August 05, 2020 12:25
A Korean diplomat accused of sexually assaulting an embassy staffer in New Zealand in 2017 may be extradited after he was recalled home from his post in the Philippines, New Zealand media speculated Tuesday.
Newshub said that the diplomat, identified as Kim, is "a step closer to facing justice" and "could be extradited to New Zealand."
But when asked by reporters about the prospects of the Kim facing additional disciplinary measures, a Foreign Ministry official here only said the ministry would "look into the matter."
When Kim was originally accused of repeatedly groping the male New Zealander, who worked for the Korean Embassy in Wellington, the ministry let him off with a slap on the wrist by docking him a month’s pay and swiftly posted him somewhere else.
The resurgent media furor seems to be forcing both governments into uncomfortable positions.

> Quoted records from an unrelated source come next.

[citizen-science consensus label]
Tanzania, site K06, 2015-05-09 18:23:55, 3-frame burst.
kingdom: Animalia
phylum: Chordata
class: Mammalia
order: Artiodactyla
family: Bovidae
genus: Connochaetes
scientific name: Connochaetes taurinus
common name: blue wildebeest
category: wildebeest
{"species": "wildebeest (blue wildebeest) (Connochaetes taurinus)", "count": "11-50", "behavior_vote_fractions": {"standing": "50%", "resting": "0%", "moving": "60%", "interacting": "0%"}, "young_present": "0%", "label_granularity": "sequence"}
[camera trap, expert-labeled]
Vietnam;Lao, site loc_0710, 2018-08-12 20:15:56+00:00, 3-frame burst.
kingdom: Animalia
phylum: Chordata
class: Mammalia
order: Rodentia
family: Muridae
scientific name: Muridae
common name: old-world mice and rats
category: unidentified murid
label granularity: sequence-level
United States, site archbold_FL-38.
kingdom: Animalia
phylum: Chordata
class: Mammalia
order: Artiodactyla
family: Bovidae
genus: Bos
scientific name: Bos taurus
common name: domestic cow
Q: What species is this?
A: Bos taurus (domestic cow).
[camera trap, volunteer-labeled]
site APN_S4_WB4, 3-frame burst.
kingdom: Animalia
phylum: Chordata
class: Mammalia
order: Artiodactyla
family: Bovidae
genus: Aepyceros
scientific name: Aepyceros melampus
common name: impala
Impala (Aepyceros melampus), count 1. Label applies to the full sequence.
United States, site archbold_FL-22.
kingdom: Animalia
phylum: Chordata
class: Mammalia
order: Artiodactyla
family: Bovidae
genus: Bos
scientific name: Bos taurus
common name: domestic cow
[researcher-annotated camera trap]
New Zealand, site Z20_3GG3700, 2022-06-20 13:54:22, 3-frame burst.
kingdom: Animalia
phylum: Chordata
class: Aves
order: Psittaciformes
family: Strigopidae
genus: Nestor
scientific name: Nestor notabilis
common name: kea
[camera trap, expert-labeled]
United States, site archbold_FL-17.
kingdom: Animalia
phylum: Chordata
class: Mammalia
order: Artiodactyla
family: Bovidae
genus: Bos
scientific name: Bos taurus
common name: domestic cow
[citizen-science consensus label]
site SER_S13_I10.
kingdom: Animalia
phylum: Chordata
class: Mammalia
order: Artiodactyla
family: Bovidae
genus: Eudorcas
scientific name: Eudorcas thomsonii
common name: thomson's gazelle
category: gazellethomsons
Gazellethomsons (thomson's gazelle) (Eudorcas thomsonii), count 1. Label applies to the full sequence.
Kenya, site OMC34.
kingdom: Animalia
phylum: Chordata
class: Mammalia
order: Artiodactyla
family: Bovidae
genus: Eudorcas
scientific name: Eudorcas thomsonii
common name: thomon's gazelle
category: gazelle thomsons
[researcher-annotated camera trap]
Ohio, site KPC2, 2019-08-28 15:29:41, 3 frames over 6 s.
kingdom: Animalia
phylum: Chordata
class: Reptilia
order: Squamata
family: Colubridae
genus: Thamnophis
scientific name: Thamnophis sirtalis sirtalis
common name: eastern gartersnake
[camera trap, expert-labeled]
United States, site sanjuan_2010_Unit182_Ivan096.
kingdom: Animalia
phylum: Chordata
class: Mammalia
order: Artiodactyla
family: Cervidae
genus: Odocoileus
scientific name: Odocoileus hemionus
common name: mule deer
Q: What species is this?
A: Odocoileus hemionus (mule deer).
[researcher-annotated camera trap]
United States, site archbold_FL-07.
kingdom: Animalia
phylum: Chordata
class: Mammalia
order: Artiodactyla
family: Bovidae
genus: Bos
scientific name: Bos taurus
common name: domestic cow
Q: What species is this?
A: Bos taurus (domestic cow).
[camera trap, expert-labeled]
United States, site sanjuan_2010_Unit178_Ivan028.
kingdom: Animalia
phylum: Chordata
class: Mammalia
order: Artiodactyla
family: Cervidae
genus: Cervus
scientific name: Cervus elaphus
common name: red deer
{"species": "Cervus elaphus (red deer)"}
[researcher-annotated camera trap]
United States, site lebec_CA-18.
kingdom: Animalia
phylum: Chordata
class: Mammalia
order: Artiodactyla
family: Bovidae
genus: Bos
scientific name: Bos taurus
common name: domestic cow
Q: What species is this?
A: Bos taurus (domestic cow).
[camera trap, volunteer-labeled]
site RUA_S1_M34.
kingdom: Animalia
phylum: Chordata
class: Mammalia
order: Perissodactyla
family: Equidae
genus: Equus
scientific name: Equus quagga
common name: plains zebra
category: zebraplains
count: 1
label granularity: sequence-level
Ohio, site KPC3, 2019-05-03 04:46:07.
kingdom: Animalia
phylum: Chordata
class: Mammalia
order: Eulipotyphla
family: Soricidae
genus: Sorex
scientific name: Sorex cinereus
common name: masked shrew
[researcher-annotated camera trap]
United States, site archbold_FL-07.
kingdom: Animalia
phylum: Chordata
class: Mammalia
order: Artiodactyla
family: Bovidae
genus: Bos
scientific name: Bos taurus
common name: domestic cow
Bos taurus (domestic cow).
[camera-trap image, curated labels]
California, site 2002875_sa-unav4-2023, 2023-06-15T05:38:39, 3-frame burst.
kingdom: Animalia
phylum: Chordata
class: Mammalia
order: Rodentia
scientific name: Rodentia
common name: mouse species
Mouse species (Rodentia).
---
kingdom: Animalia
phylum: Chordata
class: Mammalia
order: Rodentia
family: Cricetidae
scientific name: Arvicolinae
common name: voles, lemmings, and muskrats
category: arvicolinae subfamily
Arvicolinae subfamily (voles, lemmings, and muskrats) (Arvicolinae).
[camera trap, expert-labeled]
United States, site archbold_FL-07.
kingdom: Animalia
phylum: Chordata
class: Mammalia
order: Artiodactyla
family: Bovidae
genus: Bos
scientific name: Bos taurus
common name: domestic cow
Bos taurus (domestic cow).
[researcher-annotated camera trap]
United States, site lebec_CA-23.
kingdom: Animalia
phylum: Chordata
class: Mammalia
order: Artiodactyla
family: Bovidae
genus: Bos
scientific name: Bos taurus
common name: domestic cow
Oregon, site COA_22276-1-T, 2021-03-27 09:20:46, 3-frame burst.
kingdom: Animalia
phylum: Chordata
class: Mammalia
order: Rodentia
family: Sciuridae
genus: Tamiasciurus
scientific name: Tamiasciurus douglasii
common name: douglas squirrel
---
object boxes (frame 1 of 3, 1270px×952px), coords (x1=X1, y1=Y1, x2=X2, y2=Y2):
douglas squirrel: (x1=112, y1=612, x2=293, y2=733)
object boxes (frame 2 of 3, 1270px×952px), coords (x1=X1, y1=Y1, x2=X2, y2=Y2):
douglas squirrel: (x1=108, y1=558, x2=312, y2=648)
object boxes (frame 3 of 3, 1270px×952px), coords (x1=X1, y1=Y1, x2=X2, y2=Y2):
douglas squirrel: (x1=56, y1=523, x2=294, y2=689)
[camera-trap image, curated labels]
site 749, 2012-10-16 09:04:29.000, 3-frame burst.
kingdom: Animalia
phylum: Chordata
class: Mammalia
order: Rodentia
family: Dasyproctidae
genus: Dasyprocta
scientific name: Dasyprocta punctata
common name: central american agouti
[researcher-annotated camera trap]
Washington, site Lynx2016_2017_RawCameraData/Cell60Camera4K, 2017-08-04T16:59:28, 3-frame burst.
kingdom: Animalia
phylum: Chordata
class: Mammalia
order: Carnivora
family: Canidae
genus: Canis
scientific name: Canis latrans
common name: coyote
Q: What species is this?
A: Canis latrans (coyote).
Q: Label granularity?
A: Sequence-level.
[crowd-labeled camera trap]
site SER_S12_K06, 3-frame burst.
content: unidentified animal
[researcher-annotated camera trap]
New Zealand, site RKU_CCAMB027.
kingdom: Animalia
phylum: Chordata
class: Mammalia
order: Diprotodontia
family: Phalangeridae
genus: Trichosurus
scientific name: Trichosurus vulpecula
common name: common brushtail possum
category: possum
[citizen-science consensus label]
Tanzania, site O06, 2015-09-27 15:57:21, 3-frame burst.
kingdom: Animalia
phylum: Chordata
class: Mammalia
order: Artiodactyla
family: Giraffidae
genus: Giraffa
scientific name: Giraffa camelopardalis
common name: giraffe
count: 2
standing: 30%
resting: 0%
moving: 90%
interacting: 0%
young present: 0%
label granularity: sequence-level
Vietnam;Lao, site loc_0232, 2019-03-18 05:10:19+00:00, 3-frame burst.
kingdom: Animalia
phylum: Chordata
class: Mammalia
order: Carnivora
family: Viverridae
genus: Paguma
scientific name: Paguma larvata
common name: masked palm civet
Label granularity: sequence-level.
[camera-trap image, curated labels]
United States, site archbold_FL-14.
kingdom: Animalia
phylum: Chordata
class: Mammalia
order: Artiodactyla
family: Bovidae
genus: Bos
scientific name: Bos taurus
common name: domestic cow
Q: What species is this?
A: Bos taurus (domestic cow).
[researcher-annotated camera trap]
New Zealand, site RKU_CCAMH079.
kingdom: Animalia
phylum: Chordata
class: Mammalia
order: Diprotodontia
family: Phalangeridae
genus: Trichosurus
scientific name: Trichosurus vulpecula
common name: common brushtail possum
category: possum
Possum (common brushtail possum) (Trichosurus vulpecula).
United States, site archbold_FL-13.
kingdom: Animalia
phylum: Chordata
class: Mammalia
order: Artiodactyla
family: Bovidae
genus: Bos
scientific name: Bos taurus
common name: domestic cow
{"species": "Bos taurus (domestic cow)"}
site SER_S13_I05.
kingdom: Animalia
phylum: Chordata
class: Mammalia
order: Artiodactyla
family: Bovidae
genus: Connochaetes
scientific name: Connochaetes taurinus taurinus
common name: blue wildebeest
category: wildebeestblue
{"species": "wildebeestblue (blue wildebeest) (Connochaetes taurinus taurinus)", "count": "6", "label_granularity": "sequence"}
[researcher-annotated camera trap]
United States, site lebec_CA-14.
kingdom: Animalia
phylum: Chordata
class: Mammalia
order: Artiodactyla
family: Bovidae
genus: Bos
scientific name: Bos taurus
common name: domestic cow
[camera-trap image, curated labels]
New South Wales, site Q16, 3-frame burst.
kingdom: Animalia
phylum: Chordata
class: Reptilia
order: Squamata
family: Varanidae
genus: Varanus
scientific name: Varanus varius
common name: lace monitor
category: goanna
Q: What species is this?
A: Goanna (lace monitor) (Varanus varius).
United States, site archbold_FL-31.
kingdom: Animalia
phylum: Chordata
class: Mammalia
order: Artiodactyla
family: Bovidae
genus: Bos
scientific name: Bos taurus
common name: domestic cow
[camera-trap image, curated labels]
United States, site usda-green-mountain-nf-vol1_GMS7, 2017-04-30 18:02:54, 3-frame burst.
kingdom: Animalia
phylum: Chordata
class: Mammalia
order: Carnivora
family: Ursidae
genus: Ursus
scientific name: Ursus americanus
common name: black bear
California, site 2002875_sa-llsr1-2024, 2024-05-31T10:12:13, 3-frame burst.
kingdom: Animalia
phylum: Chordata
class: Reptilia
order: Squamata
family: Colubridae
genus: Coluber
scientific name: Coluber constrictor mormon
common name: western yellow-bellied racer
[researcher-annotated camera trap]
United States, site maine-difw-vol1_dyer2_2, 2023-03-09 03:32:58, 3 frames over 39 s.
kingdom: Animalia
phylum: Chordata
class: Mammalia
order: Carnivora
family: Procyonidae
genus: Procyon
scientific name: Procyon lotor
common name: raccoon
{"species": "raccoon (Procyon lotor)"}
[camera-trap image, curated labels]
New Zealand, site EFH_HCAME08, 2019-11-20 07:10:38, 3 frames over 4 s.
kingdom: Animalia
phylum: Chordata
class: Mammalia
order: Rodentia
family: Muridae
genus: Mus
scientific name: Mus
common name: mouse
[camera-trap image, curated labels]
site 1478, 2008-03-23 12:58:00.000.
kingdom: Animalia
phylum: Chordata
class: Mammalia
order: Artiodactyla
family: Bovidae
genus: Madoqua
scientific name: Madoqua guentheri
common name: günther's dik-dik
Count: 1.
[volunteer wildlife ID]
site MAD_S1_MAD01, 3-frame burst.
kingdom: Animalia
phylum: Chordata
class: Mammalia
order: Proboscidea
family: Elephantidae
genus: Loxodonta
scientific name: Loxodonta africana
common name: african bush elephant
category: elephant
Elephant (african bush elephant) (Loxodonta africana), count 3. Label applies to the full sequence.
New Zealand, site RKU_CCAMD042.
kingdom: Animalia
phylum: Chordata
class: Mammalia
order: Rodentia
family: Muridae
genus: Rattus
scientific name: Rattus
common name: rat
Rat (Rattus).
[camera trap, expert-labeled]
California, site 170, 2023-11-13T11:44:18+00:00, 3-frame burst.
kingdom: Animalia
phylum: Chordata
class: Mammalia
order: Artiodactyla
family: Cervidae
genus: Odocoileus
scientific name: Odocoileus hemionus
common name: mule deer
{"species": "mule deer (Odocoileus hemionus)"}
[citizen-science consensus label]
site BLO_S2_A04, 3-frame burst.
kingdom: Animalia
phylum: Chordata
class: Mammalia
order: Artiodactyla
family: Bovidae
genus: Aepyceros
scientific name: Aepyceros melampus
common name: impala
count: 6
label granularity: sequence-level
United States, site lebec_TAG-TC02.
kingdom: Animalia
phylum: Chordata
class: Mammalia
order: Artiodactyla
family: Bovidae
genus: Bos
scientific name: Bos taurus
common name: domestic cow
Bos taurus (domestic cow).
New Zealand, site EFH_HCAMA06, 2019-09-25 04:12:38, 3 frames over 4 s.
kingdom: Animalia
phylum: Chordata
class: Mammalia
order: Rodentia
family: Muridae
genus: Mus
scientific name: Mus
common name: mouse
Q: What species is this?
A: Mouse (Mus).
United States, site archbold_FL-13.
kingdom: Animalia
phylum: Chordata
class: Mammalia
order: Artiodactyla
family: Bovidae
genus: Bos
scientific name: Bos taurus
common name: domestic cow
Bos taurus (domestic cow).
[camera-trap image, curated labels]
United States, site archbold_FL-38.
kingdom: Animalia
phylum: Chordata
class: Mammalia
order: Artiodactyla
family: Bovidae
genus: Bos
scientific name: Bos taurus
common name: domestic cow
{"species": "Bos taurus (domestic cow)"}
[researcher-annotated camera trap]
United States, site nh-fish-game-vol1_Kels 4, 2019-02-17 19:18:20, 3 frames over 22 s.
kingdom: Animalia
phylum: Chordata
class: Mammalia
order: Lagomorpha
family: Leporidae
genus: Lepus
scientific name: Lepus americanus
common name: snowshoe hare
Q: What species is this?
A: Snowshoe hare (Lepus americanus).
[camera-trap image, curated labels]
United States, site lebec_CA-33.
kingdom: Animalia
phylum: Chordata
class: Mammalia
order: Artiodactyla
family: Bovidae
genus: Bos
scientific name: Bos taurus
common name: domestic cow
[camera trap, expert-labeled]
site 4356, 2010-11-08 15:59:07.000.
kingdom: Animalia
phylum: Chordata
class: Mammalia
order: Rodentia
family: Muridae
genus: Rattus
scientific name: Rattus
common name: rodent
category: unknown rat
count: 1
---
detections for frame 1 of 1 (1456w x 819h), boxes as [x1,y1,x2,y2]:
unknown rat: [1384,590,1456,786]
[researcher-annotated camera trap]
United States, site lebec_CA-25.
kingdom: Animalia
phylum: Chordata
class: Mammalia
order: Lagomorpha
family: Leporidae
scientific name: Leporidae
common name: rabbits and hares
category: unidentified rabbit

A senior Foreign Ministry official here said Monday, "It is not advisable for New Zealand to raise the issue through the media without requesting formal judicial procedures." The official also voiced regret that New Zealand Prime Minister Jacinda Ardern raised the issue in a telephone call with President Moon Jae-in last month.
New Zealand's Foreign Minister Winston Peters in a TV interview last Saturday seemed to try and calm the clamor for extradition by claiming that sexual harassment "isn't a crime" in Korea, but then suggested that Kim should go to face justice in the island country of his own accord.